Problems to work on:
A) Answer each question using the passage on merging government regional offices. Put each answer on its own line, marked like its question.
(i) Which department is leading the merger of regional functions?
(ii) From where will the budgets for the reorganized government offices be paid out?
(iii) How many jobs do unions fear could be at risk?
B) Extend the passage on merging government regional offices, starting right after its final sentence.

Text passage:
-.-.-
In an attempt to cut costs, avoid duplication and provide a 'one-stop shop' for the business community, the Department of the Environment is masterminding a merger of its regional functions with those of the Departments of Trade and Industry, Employment and Transport.

The plans have been delayed because of squabbles between departments, but are due to be announced later this month. Some senior Whitehall officials are annoyed that budgets for the reorganised government offices, worth billions of pounds, will be disbursed directly from the Treasury rather than through their own ministries.

There are major concentrations of staff from the four ministries in Bristol, Manchester, Newcastle, Leeds and Birmingham, which are the targets for the reorganisation, and there are also large numbers in Nottingham.

The strategy would involve the appointment of powerful regional directors who would take over some of the functions of Whitehall mandarins. The plan was foreshadowed in the Conservatives' general election manifesto.

An announcement later this month is unlikely to involve the disclosure of job losses, but the long-term plan will be to bring the departments on to single sites and to slim down sections that are common to the four ministries. Unions fear that up to 10,000 jobs could be at risk.
-.-.-
Data excerpt:
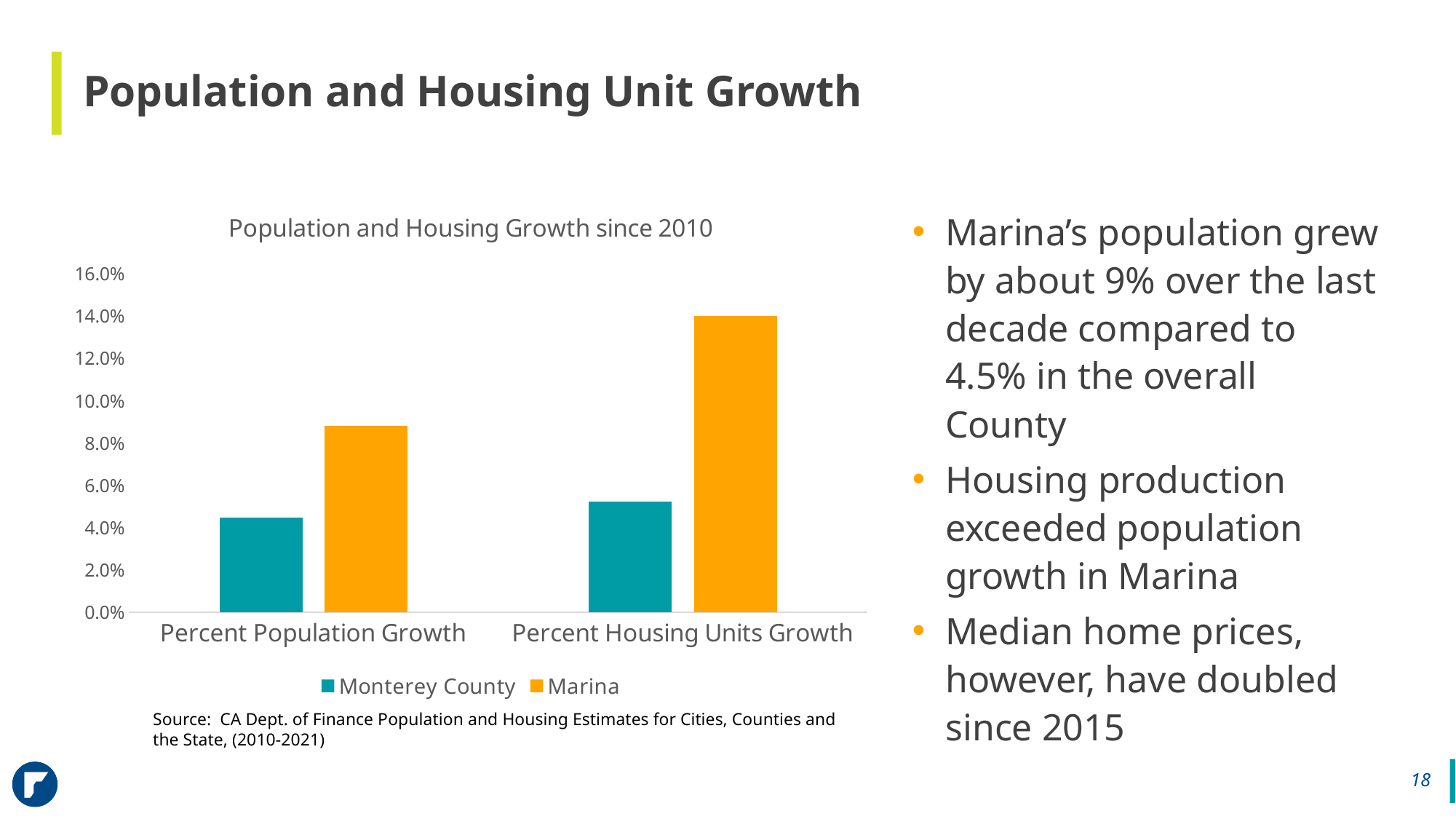
Which bar is the lowest in the chart? Monterey County, Percent Population Growth Which bar is the highest in the chart? Marina, Percent Housing Units Growth Is the value for Marina's Percent Population Growth greater or less than 8.0%? greater How many categories are shown on the x axis of the chart? 2 For Percent Housing Units Growth, which is larger: Monterey County or Marina? Marina What is the title of the chart? Population and Housing Growth since 2010 How many series does the chart legend list? 2 Is the value for Monterey County's Percent Population Growth greater or less than 6.0%? less For Percent Population Growth, which is larger: Monterey County or Marina? Marina Which series is shown in orange in the chart? Marina Is the value for Marina's Percent Housing Units Growth greater or less than 12.0%? greater What kind of chart is shown on the slide? Bar chart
-.-.-
Answers by task:
A)
(i) The Department of the Environment
(ii) Directly from the Treasury
(iii) Up to 10,000

B)
A spokesman for the Department of the Environment yesterday denied that the civil servants appointed to oversee the new regional offices would police local authority spending. But Jack Straw, Labour's environment spokesman, called on the Prime Minister to abandon an idea he called a French-style 'prefecture' and the creation of a new breed of 'Whitehall commissar'.

Sir Peter Kemp, the former permanent secretary who oversaw much of the Government's civil service reforms, attacked the measure as misguided. 'It cuts across the way the Civil Service is aiming towards running itself on vertical lines with managers looking after individual products,' Sir Peter said, adding that he could see no need for the further reorganisation.